By Julia Hayley
MADRID (Reuters) - Drought has turned to deluge in central Spain, leaving villages shoveling mud and wading through torrents on Friday in places where only months ago they were staring at dry river beds.
Hail and thunderstorms have battered farmland and flooded towns all over central Spain this week, covering parts of Madrid's main ringroad in water and briefly cutting off train services to major coastal cities.
The government on Friday promised emergency aid to cover damage to property and crops in the region worst hit by the floods, which came after two years of drought.
Farmers estimate that nationally several hundred thousand hectares of vines, grains and fruit trees have been damaged or totally written off.
The worst of this week's storms was one that dumped more than a year's rainfall in one day on Alcazar de San Juan, in the middle of the plains of Castilla La Mancha, south of Madrid.
"I'm looking at it now.

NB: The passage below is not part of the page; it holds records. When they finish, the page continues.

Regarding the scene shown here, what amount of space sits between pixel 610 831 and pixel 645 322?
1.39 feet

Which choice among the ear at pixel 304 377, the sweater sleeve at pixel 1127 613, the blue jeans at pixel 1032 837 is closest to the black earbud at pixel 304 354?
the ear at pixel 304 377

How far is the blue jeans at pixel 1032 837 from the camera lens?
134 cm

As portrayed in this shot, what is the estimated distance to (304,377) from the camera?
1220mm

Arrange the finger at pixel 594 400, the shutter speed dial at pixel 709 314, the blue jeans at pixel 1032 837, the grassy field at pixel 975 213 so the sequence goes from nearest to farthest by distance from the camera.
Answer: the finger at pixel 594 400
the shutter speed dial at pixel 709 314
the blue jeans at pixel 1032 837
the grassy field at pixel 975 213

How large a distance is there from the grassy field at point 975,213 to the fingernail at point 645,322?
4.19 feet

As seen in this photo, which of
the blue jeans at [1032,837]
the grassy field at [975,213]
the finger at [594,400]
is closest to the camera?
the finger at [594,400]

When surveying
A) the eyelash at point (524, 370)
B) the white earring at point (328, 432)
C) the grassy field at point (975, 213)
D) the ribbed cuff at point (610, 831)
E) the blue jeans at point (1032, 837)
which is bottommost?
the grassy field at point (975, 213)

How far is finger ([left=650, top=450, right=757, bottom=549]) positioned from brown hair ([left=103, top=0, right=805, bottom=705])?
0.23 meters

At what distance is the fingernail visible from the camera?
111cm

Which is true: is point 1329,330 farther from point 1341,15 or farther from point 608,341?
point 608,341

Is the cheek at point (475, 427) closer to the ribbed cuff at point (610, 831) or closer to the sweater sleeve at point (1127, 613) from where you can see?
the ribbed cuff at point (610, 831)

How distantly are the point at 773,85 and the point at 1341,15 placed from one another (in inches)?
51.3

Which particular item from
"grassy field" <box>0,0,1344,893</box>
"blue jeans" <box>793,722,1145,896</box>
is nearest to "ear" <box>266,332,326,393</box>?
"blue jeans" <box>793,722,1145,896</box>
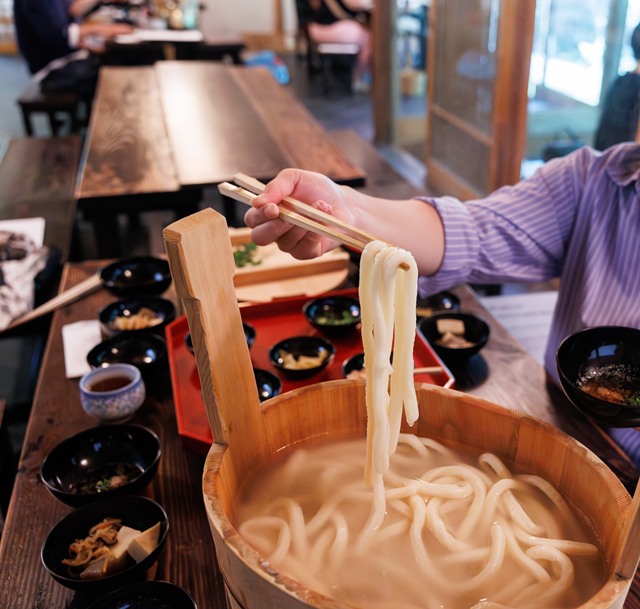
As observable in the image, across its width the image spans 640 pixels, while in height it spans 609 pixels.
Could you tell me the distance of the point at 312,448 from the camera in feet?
3.78

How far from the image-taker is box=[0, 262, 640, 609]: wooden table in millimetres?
1192

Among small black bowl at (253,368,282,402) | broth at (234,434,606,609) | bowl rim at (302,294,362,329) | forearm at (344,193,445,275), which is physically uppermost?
forearm at (344,193,445,275)

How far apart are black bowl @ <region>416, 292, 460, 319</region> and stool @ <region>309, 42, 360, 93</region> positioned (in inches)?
324

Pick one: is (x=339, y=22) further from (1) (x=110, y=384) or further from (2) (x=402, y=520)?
(2) (x=402, y=520)

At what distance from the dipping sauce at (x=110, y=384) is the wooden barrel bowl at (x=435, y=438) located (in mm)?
668

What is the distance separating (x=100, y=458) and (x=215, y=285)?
726 millimetres

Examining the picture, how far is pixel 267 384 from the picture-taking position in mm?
1643

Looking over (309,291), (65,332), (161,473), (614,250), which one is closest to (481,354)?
(614,250)

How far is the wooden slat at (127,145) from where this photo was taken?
3.26m

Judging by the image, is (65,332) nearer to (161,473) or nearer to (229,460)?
(161,473)

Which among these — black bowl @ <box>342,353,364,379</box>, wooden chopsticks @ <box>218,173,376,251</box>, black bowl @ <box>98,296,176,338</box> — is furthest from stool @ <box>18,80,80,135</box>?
wooden chopsticks @ <box>218,173,376,251</box>

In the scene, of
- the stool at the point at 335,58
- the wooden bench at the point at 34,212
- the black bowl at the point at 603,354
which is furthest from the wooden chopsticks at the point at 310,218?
the stool at the point at 335,58

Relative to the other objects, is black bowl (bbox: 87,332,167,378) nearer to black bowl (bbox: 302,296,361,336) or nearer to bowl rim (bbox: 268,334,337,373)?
bowl rim (bbox: 268,334,337,373)

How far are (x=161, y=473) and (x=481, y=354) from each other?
952 millimetres
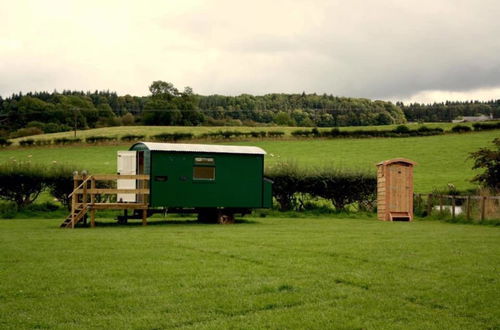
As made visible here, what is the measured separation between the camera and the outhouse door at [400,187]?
73.8 feet

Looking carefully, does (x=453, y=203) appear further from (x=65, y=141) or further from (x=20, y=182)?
(x=65, y=141)

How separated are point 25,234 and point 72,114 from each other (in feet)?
233

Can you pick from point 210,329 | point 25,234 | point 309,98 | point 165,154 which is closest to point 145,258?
point 210,329

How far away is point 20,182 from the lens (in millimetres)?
24297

It's devastating," said Jose Maria Onate by phone from his vineyard in nearby Alameda de Cervera.
"In the village we've had a river running down the main street for 24 hours."
Last August Onate was more concerned about the vanishing aquifer he uses to water his grapes.
Farm union Asaja said damages up to Thursday were at least 300 million euros ($400 million).
Much of the cherry crop has been destroyed in Extremadura and nearly a fifth of the vines in the prestigious Ribera del Duero region were damaged, it said.
The meteorological institute warned of heavy rains in Castilla Leon -- the biggest grain producing region -- and the north coast on Friday and Saturday, fading in intensity on Sunday.
The storm that struck Alcazar de San Juan was an unusual supercell, the most intense type of thunderstorm, the meteorological institute said.
Onate said the erosion that floodwaters caused was the worst problem.
"Vines have been left with their roots in the air. Getting the earth back can be done but it's a tremendous task."